>>476646If this is your way to make social commentary:
A+But if you want to solve the Fermi paradox, via a big filter hypothesis, that stops civilization from exploring the universe, you have to explain why this affects every single species. Because it just takes one species and roughly 10K years to conquer the hole galaxy with technology we could already build.
In my humble opinion the only reason why we're not getting alien signals is because advanced alien species found something better to send information than radio waves.
The ISS got outfitted with it's first communication laser in 2014. If all the Aliens laser-phone with each other, you're not going to notice it unless you're crossing one of their beams. They might have something even better than lasers. There are already scientists that are attempting to use Neutrino based communication. The military is funding this because that would make communication with submarines a lot easier.

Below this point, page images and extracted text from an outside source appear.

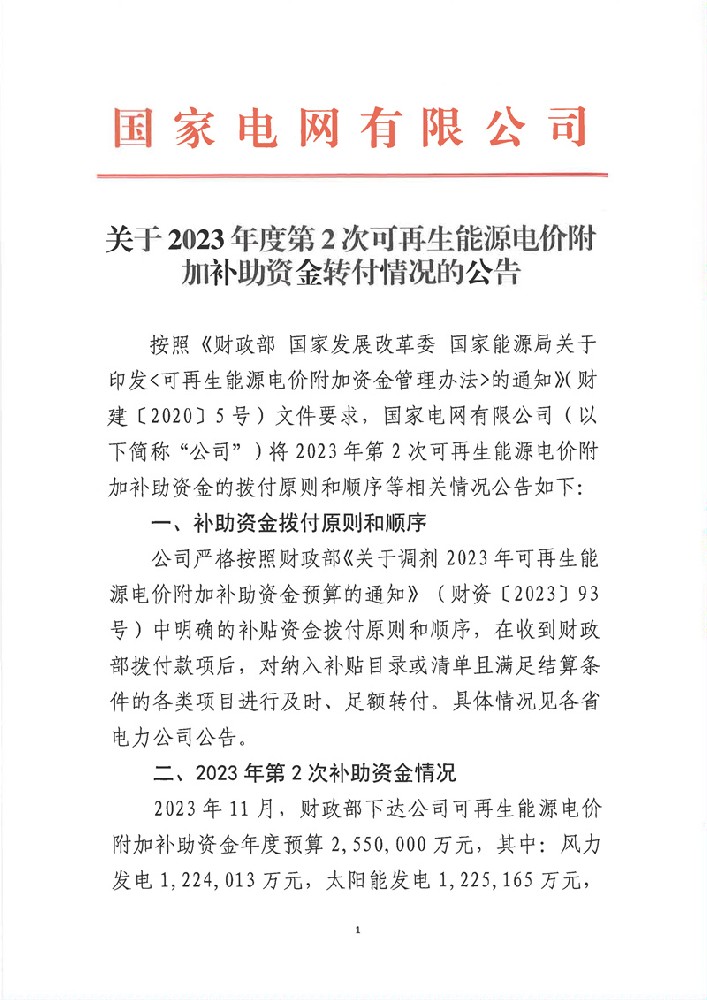 国家电网有限公司

关于2023年度第2次可再生能源电价附加补助资金转付情况的公告

按照《财政部 国家发展改革委 国家能源局关于印发<可再生能源电价附加资金管理办法>的通知》(财建〔2020〕5号)文件要求，国家电网有限公司(以下简称“公司”)将2023年第2次可再生能源电价附加补助资金的拨付原则和顺序等相关情况公告如下:

一、补助资金拨付原则和顺序

公司严格按照财政部《关于调剂2023年可再生能源电价附加补助资金预算的通知》(财资〔2023〕93号)中明确的补贴资金拨付原则和顺序，在收到财政部拨付款项后，对纳入补贴目录或清单且满足结算条件的各类项目进行及时、足额转付。具体情况见各省电力公司公告。

二、2023年第2次补助资金情况

2023年11月，财政部下达公司可再生能源电价附加补助资金年度预算2,550,000万元，其中：风力发电1,224,013万元，太阳能发电1,225,165万元，

1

Anyway I wouldn't be too harsh on sci-fi entertainment, to a significant extend this is people trying to popularize the idea that it's possible to go to space. If you invent the tech that will make it possible to kick off large scale space exploration, there will not be much cultural objection to it, because people watched enough scifi to normalize the idea. Go back in history when air-planes got invented, there was considerable resistance by people who thought that humans lacking wings simply weren't meant to fly and actively tried to stop it. That shit happens a lot less these days.
I guess you can perhaps complain that there is too much science fantasy where technology is just magic, and that doesn't really serve as points of entry for people going into space-tech. But this entertainment could also serve as a bridge to education. Make a sci-fi video game where it's possible to seamlessly move from the fiction part to the science part simply by digging deeper into the game. Get people interested with brain-candy and then gradually bait-and switch them over to a technical education without them noticing.
I also want to point out that if you're on a space-ship crossing the vast darkness of space, all that distraction technology might come in handy to keep you from loosing your shit, because it prevents you from staring into the abyss.